> **PROBLEMS**:
1. According to the milling machine text, why is a milling machine considered essential equipment in any machine shop?
2. In the milling machine text, rename "spindle" as "main shaft" and write out the passage between "Classifications" and "and precision holes.", inclusive.

-- QUOTED TEXT start --

Milling machines comprise one of the largest categories of machine tools with many different varieties and configurations available. A milling machine is considered essential equipment in any machine shop because of its wide variety of machining operations and its high metal removal rates. The workpiece, mounted on a movable machine table, is fed against one or more multiple-tooth rotating tools called milling cutters, or mills. The workpiece is usually held in vises, special holding fixtures, or clamped directly to the machine table and fed at right angles to the axis of the milling cutter to produce flat, recessed, or contoured surfaces.

Classifications

Milling machines can generally be classified according to the orientation of the spindle, either vertical or horizontal. Vertical milling machines can also have what is called multi axis capability where the vertical axis can tilt and swivel to enable the machining of closed angles and contoured surfaces. Vertical milling machines are extremely versatile and can machine horizontal surfaces, vertical surfaces, angular surfaces, shoulders, grooves, fillets, keyways, T-slots, dovetails, and precision holes.

Horizontal milling machines are available in plain and universal types. Plain milling machines have tables that are fixed at right angles to the knee. Universal milling machines have a table that can be pivoted in a horizontal plane. This allows the machine table to be swiveled to different angles for milling helical grooves.

The universal milling machine is widely used by maintenance machinists and toolmakers because of its versatility. Computer numerically controlled (CNC) mills or machining centers are available in vertical and horizontal configurations and come with automatic tool changers that can store many different tools in carousels. The major components of a typical milling machine include the following: base, column, knee, elevating screw, saddle, machine table, ram, head, and spindle. The base is the heavy foundation member of the machine that can also be used as a reservoir for coolant or cutting lubricant often used in machining operations. The base is a massive casting that helps to absorb and dampen vibration from the machining process. The column, which is either cast with the base or keyed and bolted on, supports the functioning members of the machine. Horizontal ways on top of the column support the ram and head while vertical ways on the column front face support the knee, saddle, and machine table. The knee moves along the vertical ways of the column and is the basic work-supporting member. The knee is equipped with ways on top to allow horizontal movement of the saddle to and from the column face. The elevating screw provides additional support for the knee and allows the knee to be raised and lowered. The saddle mounts on the ways of the knee and has horizontal ways at right angles to the knee ways to support the machine table.

-- QUOTED TEXT end --
-- GIVEN INFORMATION start --

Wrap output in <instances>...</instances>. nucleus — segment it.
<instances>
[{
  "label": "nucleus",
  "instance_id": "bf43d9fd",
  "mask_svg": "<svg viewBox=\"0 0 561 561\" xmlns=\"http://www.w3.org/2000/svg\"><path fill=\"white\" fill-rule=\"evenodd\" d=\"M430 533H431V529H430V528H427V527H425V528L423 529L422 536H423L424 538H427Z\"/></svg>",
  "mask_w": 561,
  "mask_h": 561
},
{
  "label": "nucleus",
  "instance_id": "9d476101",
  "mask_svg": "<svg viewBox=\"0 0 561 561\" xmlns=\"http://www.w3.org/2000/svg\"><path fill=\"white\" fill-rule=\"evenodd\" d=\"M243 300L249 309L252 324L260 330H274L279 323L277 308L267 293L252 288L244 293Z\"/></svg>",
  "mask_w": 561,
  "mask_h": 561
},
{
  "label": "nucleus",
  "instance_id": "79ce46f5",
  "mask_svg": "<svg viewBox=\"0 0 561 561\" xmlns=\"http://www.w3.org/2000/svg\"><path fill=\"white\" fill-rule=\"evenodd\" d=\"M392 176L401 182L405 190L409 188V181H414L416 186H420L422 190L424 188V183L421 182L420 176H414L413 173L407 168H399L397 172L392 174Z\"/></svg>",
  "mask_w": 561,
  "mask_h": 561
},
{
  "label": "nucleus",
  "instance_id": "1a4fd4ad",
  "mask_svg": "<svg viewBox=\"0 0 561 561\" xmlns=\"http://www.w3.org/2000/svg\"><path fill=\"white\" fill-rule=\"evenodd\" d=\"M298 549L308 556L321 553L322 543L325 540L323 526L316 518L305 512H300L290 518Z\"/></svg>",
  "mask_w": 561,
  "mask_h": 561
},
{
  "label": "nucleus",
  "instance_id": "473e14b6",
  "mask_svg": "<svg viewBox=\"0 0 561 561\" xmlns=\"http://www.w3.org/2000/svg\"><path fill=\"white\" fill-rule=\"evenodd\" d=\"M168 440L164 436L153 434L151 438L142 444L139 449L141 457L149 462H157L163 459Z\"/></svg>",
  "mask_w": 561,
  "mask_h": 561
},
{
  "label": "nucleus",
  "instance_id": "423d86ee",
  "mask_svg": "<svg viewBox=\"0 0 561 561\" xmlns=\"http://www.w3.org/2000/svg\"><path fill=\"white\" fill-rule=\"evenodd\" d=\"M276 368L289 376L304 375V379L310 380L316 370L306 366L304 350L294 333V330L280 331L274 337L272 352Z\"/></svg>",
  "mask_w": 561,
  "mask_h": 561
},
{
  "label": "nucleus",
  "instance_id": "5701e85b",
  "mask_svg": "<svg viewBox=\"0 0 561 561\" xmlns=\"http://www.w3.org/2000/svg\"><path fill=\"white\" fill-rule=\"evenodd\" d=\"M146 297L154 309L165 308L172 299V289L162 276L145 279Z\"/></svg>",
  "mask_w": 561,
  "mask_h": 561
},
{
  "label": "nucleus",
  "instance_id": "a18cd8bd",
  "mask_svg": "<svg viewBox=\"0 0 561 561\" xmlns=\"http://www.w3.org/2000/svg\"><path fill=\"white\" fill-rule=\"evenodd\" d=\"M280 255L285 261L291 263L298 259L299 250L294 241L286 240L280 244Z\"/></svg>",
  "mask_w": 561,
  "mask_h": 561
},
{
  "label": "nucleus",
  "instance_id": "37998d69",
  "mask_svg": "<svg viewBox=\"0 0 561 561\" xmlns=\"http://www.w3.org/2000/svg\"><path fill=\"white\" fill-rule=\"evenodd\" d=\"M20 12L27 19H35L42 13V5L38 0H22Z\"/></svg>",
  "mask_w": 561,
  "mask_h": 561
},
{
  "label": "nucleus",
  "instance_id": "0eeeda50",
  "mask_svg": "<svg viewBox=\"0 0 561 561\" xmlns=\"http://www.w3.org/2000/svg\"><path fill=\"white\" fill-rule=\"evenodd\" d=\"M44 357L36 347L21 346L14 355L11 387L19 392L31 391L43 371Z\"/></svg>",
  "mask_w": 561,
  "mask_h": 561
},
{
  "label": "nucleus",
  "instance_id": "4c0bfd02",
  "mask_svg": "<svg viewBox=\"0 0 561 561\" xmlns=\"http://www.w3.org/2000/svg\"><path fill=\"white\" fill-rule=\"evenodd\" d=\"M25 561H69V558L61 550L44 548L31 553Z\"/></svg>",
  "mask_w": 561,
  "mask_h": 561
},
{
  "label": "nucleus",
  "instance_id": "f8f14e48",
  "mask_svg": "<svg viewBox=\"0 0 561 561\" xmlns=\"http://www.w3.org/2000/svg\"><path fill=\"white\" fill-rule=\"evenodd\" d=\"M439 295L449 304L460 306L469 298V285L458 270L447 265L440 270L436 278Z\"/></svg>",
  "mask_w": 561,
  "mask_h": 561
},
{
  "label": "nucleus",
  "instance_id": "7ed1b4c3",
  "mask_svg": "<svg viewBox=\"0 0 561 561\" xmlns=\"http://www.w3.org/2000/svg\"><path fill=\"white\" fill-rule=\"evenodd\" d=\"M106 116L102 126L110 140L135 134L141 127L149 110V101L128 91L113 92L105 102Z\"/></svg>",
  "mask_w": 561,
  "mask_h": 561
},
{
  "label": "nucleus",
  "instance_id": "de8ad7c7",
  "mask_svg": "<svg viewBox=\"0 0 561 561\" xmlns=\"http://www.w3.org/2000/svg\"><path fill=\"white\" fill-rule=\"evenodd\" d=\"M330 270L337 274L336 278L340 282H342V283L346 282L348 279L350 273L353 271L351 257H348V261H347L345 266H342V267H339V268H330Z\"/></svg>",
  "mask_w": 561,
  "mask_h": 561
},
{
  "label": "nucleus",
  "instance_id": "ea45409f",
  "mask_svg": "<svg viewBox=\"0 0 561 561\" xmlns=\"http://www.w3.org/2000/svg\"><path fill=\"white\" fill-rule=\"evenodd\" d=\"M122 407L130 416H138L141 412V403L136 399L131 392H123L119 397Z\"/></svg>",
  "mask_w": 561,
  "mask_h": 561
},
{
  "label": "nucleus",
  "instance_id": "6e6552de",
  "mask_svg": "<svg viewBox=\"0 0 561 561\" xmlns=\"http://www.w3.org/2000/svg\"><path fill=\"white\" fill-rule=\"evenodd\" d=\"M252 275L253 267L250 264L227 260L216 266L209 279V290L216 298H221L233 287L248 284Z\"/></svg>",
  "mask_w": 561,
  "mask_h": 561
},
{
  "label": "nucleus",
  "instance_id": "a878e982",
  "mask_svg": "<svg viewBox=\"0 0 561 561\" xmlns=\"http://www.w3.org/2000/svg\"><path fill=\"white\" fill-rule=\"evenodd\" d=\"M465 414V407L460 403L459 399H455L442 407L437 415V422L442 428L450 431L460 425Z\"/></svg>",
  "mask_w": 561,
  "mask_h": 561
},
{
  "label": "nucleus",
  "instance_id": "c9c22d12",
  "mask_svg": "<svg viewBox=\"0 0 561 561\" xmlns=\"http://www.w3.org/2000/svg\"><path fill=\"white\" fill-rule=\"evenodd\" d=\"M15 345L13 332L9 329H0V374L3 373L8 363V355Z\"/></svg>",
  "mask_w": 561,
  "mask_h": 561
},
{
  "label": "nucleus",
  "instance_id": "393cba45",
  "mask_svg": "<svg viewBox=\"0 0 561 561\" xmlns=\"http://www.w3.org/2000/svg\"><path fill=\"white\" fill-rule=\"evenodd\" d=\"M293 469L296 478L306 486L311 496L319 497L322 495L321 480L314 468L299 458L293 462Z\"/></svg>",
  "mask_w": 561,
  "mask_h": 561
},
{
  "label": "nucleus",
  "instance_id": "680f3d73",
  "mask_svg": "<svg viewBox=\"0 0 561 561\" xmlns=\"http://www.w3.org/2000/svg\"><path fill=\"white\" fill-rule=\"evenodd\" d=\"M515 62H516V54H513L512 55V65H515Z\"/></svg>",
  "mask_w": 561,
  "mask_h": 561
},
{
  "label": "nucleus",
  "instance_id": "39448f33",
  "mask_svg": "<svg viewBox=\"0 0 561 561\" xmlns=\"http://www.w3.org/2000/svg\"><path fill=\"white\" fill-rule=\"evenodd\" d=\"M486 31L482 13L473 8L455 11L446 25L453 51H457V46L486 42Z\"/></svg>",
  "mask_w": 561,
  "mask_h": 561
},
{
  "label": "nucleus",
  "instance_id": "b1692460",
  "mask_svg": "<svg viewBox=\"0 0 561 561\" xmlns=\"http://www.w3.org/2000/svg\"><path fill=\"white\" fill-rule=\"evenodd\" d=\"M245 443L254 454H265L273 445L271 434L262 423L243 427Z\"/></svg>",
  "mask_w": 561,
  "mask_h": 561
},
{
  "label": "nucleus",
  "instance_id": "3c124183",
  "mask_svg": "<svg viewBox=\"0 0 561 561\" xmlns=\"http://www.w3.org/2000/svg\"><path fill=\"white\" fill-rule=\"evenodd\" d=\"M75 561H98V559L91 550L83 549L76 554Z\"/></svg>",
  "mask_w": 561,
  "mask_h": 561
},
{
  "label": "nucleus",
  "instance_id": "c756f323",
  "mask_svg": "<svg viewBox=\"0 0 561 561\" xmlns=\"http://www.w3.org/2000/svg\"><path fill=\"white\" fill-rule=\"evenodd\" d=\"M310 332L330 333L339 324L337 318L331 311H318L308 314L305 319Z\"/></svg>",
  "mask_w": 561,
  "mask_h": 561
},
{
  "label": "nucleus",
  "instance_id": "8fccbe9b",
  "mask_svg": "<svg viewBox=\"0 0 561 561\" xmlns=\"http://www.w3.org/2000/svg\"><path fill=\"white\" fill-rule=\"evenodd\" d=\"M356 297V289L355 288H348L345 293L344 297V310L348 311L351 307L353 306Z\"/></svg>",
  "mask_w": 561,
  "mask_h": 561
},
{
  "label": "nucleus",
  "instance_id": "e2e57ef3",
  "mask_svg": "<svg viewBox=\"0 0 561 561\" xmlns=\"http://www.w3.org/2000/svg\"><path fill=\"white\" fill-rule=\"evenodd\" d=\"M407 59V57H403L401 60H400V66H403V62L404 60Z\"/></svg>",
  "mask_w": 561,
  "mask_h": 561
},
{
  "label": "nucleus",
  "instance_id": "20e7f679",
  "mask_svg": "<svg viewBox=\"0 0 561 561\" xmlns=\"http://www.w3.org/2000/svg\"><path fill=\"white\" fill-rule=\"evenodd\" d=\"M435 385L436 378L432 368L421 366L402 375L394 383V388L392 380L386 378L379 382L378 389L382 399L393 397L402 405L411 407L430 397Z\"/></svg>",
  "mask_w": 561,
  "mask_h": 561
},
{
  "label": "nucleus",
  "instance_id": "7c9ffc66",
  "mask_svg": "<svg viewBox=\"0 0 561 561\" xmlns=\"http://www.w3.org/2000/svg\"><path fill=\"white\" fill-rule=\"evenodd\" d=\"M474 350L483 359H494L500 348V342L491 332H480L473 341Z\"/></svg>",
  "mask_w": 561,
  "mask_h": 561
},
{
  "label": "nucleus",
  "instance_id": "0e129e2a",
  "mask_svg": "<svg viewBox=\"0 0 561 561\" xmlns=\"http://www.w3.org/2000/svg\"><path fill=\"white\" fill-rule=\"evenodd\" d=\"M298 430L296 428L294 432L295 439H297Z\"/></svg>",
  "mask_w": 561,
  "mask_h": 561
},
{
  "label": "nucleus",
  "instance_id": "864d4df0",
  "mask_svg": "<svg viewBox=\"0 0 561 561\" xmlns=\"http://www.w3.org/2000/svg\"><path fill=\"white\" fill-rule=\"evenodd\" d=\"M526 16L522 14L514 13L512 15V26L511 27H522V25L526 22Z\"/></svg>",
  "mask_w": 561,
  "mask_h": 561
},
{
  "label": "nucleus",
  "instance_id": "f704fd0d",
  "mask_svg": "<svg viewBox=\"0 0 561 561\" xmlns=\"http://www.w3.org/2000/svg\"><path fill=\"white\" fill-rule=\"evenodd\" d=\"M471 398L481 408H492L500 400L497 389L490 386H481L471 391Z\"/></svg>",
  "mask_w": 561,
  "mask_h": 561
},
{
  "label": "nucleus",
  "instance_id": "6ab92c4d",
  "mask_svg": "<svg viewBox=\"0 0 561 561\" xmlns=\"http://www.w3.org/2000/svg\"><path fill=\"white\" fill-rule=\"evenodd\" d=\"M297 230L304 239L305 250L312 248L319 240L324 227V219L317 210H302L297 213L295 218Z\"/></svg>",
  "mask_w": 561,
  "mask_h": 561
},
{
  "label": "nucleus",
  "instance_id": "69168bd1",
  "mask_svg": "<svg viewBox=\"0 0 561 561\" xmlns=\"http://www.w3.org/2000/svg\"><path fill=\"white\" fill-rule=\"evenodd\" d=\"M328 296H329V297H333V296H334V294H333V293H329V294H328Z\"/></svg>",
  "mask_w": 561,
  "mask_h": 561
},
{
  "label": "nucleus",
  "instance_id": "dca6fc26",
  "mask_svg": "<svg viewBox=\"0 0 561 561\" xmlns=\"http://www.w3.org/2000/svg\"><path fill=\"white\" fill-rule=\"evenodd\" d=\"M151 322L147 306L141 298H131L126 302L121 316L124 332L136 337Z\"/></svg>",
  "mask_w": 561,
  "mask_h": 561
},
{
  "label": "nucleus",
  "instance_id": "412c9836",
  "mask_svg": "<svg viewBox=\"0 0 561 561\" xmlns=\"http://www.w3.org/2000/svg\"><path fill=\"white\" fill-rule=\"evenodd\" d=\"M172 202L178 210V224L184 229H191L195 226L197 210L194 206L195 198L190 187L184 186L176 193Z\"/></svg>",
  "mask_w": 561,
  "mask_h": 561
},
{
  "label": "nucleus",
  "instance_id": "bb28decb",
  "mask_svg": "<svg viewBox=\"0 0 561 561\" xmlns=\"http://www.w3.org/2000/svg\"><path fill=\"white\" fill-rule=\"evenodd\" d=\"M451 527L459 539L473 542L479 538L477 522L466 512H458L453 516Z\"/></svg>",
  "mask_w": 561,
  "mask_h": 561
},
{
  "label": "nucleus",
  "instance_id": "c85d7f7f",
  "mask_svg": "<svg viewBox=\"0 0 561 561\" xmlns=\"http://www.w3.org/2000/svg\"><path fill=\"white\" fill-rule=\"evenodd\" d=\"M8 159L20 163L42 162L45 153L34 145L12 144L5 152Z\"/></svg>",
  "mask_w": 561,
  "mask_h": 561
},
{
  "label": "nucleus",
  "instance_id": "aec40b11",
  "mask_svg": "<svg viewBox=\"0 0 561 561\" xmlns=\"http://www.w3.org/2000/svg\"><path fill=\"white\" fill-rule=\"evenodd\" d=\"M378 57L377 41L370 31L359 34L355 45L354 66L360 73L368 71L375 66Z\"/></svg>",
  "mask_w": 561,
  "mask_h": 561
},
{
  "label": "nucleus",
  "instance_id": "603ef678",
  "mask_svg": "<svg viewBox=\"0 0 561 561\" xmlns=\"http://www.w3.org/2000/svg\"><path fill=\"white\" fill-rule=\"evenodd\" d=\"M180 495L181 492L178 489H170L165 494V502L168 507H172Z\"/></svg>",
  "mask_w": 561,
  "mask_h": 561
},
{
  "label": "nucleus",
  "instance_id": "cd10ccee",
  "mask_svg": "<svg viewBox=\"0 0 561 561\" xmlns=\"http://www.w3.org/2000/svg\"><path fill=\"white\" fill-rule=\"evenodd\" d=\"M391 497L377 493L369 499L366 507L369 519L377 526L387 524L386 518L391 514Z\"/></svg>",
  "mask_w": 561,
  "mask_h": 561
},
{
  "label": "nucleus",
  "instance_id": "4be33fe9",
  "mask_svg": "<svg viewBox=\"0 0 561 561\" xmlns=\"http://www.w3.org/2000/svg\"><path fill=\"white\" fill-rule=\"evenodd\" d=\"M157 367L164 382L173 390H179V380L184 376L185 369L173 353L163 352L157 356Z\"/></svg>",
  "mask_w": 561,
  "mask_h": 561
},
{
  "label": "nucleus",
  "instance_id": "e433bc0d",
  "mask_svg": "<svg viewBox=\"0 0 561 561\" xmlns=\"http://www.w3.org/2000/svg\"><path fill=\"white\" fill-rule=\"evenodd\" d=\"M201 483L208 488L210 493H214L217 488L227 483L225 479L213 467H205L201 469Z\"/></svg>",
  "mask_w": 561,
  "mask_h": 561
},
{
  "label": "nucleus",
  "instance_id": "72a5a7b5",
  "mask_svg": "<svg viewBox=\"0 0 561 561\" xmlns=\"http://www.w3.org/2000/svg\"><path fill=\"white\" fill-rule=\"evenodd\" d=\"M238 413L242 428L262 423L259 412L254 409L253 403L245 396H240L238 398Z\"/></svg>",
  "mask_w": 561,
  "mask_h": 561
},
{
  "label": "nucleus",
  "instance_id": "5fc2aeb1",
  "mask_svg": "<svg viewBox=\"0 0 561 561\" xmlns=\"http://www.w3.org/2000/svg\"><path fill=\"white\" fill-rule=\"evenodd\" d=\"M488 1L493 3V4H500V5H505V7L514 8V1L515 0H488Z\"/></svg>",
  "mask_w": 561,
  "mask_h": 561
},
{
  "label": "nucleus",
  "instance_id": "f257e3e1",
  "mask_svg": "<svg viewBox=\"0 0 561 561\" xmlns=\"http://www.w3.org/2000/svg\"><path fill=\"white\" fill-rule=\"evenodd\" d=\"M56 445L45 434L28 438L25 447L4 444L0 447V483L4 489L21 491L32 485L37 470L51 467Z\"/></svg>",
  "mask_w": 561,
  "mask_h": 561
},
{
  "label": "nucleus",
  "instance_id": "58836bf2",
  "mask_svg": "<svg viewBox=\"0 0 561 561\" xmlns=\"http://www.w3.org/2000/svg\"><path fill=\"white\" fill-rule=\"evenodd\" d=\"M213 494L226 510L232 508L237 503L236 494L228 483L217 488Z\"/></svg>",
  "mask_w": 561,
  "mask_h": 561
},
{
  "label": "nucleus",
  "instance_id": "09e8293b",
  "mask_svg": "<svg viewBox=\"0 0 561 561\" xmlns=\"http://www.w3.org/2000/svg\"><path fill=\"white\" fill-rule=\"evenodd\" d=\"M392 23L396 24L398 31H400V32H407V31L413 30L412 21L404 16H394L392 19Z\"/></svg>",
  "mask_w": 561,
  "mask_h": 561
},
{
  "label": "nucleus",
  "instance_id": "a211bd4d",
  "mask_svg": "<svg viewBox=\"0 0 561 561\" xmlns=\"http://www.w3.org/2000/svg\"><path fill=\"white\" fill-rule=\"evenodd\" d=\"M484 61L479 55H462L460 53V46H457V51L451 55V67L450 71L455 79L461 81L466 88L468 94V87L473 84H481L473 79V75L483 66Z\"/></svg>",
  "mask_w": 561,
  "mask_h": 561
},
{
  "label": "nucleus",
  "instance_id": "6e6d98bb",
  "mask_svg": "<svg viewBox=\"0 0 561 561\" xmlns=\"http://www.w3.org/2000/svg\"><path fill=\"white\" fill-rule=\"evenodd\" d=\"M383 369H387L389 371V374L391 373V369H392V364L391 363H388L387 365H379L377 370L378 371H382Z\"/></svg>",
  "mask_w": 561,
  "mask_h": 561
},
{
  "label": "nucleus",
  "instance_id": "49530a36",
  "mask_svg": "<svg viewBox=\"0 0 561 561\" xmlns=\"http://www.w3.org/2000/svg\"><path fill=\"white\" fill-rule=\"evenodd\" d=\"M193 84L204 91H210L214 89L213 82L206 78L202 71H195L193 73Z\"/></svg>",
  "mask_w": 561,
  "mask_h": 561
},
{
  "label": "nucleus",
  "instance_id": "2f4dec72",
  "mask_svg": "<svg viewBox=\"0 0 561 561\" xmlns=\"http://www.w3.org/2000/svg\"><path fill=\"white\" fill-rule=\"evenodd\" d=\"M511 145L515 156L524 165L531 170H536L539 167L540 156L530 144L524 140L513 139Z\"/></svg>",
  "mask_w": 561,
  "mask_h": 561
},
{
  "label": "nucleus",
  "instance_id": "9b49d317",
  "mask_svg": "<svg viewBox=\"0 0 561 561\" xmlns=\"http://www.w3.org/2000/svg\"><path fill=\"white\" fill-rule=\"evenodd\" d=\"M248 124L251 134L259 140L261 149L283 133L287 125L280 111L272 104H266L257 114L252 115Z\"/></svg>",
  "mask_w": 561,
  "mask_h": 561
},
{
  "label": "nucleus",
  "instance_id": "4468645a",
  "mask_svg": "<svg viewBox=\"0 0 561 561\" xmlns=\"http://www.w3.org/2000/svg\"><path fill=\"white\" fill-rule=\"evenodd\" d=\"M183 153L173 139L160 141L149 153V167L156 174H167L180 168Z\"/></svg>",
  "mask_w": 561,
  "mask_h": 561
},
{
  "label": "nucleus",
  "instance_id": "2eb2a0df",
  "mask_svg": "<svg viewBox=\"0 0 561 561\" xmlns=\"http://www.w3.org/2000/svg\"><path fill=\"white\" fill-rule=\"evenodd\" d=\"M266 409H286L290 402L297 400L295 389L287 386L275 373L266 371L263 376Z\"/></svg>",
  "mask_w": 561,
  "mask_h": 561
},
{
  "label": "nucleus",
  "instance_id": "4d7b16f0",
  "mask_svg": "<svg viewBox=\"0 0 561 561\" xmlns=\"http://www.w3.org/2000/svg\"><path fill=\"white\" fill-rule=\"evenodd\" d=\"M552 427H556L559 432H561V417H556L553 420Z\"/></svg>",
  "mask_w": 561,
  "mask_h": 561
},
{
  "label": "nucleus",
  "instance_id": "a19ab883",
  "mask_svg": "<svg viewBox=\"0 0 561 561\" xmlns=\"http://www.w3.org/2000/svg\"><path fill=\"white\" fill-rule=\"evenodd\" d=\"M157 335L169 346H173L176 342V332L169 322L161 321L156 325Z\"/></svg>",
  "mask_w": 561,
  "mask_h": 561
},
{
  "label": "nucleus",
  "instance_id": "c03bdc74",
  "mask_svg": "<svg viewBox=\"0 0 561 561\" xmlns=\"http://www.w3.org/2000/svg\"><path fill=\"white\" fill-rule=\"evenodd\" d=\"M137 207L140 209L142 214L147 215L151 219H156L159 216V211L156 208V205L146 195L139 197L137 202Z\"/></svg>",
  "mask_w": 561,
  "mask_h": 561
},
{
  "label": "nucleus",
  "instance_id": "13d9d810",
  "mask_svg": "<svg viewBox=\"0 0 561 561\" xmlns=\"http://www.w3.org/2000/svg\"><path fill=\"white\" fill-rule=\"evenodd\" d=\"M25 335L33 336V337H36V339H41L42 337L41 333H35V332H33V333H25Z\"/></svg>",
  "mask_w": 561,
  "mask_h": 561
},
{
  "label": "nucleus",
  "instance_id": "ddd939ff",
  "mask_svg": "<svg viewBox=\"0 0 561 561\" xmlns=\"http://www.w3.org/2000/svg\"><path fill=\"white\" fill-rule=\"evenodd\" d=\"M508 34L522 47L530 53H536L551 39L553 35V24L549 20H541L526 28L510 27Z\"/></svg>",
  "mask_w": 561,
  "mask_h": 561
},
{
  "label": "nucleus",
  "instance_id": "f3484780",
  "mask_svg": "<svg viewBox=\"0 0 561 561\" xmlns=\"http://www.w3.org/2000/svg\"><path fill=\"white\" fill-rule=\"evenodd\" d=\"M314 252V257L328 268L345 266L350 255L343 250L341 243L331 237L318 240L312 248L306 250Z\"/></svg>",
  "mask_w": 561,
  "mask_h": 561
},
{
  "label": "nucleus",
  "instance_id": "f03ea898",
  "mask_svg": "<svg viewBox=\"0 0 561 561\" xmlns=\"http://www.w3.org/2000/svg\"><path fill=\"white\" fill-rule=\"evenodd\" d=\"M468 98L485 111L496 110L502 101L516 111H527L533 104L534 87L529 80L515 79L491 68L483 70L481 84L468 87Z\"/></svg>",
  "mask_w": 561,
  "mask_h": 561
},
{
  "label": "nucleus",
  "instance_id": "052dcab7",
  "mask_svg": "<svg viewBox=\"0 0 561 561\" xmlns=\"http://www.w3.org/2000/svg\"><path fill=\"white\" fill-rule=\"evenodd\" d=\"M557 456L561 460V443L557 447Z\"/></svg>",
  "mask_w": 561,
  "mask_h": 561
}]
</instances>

-- GIVEN INFORMATION end --

> **RESPONSES FOR EACH TASK**:
1. A milling machine is considered essential because it can perform a wide variety of machining operations. It also has high metal removal rates.

2.
Classifications

Milling machines can generally be classified according to the orientation of the main shaft, either vertical or horizontal. Vertical milling machines can also have what is called multi axis capability where the vertical axis can tilt and swivel to enable the machining of closed angles and contoured surfaces. Vertical milling machines are extremely versatile and can machine horizontal surfaces, vertical surfaces, angular surfaces, shoulders, grooves, fillets, keyways, T-slots, dovetails, and precision holes.